The suffix array is arguably one of the most important data structures in sequence analysis and consequently there is a multitude of suffix sorting algorithms. However, to this date the GSACA algorithm introduced in 2015 is the only known non-recursive linear-time suffix array construction algorithm (SACA). Despite its interesting theoretical properties, there has been little effort in improving GSACA’s non-competitive real-world performance. There is a super-linear algorithm DSH which relies on the same sorting principle and is faster than DivSufSort, the fastest SACA for over a decade. The purpose of this paper is twofold: We analyse the sorting principle used in GSACA and DSH and exploit its properties in order to give an optimised linear-time algorithm, and we show that it can be very elegantly used to compute both the original extended Burrows-Wheeler transform (\(\mathsf {eBWT} \)) and a bijective version of the Burrows-Wheeler transform (\(\mathsf {BBWT} \)) in linear time.
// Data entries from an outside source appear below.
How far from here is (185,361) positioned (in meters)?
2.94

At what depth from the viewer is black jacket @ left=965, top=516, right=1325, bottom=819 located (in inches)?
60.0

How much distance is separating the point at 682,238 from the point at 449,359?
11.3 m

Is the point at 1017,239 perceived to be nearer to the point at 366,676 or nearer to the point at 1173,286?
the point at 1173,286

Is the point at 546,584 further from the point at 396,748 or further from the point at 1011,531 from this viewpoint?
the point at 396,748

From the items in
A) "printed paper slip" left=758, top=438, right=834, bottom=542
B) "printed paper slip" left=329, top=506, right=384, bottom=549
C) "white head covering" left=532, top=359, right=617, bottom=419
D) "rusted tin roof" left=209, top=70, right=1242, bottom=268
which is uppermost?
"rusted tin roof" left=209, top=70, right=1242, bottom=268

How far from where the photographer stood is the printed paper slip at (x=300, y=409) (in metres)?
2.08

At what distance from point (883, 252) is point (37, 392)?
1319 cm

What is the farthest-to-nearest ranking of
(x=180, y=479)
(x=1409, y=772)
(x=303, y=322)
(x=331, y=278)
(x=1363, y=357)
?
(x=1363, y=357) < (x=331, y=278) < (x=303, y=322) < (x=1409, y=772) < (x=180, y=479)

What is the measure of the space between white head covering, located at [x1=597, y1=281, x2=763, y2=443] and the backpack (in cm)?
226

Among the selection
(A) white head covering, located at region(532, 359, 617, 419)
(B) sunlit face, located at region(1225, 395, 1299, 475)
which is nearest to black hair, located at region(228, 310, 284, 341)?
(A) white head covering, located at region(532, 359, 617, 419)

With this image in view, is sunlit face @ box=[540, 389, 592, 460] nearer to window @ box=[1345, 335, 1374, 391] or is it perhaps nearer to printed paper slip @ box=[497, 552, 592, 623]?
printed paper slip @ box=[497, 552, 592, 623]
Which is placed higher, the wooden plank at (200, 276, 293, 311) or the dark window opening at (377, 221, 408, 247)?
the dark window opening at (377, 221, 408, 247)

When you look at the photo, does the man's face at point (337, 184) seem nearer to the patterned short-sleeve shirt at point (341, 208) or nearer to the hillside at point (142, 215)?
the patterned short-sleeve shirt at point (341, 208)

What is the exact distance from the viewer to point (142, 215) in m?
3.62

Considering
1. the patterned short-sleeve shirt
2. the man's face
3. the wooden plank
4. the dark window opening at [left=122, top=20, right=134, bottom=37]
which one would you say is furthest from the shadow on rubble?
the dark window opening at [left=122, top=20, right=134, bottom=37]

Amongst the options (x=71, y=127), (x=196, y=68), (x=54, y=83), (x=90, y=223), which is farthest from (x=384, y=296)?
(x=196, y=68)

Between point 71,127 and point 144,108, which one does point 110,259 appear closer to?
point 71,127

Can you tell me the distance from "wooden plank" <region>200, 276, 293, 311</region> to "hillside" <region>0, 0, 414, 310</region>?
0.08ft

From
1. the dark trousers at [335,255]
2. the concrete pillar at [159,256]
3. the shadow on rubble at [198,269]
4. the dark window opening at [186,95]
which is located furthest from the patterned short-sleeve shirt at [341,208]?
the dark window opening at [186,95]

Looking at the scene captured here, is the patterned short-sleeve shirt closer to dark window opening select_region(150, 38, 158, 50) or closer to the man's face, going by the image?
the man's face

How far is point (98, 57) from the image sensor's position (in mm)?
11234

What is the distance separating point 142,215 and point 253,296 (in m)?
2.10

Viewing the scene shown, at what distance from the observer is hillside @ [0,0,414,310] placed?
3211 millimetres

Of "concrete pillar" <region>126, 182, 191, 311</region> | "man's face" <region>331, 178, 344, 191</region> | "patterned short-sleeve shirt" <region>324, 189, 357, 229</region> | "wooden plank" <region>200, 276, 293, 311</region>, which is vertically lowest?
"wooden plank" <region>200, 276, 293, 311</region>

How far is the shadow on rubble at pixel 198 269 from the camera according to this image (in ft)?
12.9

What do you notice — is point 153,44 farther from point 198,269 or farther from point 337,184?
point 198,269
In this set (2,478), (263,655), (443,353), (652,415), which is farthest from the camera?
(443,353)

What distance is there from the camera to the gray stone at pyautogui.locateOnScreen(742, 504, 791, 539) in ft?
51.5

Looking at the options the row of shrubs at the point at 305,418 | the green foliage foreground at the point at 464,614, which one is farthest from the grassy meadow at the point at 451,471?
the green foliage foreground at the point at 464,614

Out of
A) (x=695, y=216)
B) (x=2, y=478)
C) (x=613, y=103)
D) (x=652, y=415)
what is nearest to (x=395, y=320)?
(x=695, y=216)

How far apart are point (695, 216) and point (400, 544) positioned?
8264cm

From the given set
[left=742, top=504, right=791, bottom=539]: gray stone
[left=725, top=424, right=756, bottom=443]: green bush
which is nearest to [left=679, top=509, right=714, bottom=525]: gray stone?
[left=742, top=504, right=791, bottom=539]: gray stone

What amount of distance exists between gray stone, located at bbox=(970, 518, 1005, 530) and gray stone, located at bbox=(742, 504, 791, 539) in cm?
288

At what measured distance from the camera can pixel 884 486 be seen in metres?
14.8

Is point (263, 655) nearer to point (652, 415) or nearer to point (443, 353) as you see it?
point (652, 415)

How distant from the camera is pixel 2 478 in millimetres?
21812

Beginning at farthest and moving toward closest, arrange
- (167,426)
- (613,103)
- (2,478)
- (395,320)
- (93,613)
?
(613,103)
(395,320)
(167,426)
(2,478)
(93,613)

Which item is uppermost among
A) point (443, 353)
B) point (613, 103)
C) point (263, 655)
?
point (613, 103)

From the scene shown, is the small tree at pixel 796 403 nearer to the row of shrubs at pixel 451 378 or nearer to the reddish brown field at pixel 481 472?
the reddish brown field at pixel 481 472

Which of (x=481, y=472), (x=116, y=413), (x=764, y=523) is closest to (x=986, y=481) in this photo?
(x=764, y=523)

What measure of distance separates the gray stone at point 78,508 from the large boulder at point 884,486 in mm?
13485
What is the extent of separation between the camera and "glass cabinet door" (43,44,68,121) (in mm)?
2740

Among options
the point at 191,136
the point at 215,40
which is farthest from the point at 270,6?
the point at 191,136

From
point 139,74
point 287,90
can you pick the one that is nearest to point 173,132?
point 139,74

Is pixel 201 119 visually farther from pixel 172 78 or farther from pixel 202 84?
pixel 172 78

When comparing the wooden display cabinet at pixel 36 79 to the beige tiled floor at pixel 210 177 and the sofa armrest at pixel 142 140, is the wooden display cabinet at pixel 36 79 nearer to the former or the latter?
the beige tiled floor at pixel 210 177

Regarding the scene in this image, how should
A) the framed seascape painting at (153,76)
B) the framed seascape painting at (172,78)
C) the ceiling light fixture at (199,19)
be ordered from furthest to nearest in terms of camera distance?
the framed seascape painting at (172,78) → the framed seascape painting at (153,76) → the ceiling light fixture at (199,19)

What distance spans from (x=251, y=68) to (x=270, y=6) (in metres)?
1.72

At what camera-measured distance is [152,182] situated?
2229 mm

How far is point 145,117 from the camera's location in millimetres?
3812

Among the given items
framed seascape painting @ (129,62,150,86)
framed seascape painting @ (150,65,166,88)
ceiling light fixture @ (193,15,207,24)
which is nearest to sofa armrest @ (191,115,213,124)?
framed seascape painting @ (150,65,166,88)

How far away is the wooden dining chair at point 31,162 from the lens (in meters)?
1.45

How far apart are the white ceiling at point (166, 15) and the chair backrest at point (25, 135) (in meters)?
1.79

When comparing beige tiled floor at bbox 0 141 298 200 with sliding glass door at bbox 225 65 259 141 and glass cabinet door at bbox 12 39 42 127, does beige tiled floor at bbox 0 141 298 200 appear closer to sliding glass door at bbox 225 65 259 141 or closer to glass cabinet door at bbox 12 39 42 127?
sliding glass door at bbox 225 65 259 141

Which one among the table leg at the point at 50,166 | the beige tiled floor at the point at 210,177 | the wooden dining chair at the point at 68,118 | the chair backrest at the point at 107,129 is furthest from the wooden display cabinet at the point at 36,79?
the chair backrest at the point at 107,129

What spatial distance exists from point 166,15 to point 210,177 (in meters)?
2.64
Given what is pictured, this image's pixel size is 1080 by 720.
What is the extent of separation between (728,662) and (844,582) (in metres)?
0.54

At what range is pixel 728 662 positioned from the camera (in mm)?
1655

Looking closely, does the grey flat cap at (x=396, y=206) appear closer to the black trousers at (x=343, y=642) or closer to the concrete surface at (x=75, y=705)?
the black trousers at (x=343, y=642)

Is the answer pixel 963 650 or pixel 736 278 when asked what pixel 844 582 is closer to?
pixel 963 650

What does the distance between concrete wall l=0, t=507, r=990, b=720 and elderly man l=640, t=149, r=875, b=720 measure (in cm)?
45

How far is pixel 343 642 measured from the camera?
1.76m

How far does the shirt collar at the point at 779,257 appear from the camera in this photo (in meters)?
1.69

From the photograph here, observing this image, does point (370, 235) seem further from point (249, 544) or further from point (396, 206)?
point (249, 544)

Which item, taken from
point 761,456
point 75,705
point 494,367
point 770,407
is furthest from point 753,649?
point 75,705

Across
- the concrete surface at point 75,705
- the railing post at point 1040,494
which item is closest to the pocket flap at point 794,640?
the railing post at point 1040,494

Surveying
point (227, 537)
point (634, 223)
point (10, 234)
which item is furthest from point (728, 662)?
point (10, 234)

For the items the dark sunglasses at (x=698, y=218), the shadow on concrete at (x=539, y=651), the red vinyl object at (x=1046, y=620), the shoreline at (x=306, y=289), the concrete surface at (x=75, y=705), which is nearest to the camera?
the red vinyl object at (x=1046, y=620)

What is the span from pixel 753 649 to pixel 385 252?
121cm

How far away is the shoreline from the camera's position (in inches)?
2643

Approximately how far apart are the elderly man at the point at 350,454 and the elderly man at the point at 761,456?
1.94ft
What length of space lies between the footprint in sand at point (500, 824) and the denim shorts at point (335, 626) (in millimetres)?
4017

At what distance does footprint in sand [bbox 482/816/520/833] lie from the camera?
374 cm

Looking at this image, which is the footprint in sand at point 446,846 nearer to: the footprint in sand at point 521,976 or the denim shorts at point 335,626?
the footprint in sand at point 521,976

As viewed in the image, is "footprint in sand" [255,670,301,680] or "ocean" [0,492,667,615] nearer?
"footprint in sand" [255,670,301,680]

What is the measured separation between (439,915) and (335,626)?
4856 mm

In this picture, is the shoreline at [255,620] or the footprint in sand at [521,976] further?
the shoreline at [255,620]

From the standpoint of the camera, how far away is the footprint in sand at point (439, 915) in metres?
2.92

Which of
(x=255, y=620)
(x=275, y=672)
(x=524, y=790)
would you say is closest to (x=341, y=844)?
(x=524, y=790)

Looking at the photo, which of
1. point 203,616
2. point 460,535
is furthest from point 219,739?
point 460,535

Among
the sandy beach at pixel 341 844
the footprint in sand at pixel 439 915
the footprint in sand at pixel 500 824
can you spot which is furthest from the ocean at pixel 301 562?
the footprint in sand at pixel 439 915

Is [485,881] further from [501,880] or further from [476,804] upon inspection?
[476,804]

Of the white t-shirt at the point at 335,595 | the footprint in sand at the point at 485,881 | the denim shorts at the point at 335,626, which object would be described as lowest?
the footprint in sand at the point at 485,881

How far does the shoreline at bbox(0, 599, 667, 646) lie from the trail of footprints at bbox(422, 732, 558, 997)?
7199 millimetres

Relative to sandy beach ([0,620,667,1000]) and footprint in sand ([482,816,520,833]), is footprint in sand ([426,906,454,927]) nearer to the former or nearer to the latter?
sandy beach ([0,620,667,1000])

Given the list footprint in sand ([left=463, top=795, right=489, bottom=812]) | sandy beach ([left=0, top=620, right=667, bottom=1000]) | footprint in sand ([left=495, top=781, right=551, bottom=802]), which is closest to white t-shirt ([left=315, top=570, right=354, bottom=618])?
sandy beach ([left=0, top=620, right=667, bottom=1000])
We call the algorithm “generic” since it can be used to compute the regular suffix array and the variants used for the \(\mathsf {BBWT} \) and \(\mathsf {eBWT} \). Our suffix array construction algorithm is not only significantly faster than GSACA but also outperforms DivSufSort and DSH. Our \(\mathsf {BBWT} \)-algorithm is faster than or competitive with all other tested \(\mathsf {BBWT} \) construction implementations on large or repetitive data, and our \(\mathsf {eBWT} \)-algorithm is faster than all other programs on data that is not extremely repetitive.

查看原文本刊更多论文

通用非递归后缀数组结构

后缀数组可以说是序列分析中最重要的数据结构之一，因此后缀排序算法也层出不穷。然而，迄今为止，2015 年推出的 GSACA 算法是唯一已知的非递归线性时间后缀数组构造算法（SACA）。尽管 GSACA 具有有趣的理论特性，但在提高其非竞争性的实际性能方面却鲜有建树。有一种超线性算法 DSH 基于相同的排序原理，比十多年来速度最快的 SACA DivSufSort 更快。本文的目的有两个：我们分析了GSACA和DSH中使用的排序原理，并利用它的特性给出了一个优化的线性时间算法，我们还证明了它可以非常优雅地用于在线性时间内计算原始的扩展Burrows-Wheeler变换（\(\mathsf {eBWT} \)）和Burrows-Wheeler变换的双射版本（\(\mathsf {BBWT} \)）。我们称这种算法为 "通用 "算法，因为它可以用来计算常规后缀数组，以及用于\(\mathsf {BBWT} \)和\(\mathsf {eBWT} \)的变体。我们的后缀数组构建算法不仅明显快于 GSACA，而且优于 DivSufSort 和 DSH。在大型或重复数据上，我们的（\mathsf {BBWT} \）算法比其他所有测试过的（\mathsf {BBWT} \）构造实现都要快，或者说具有竞争力，而在非（\mathsf {eBWT} \）重复数据上，我们的（\mathsf {eBWT} \）算法比其他所有程序都要快。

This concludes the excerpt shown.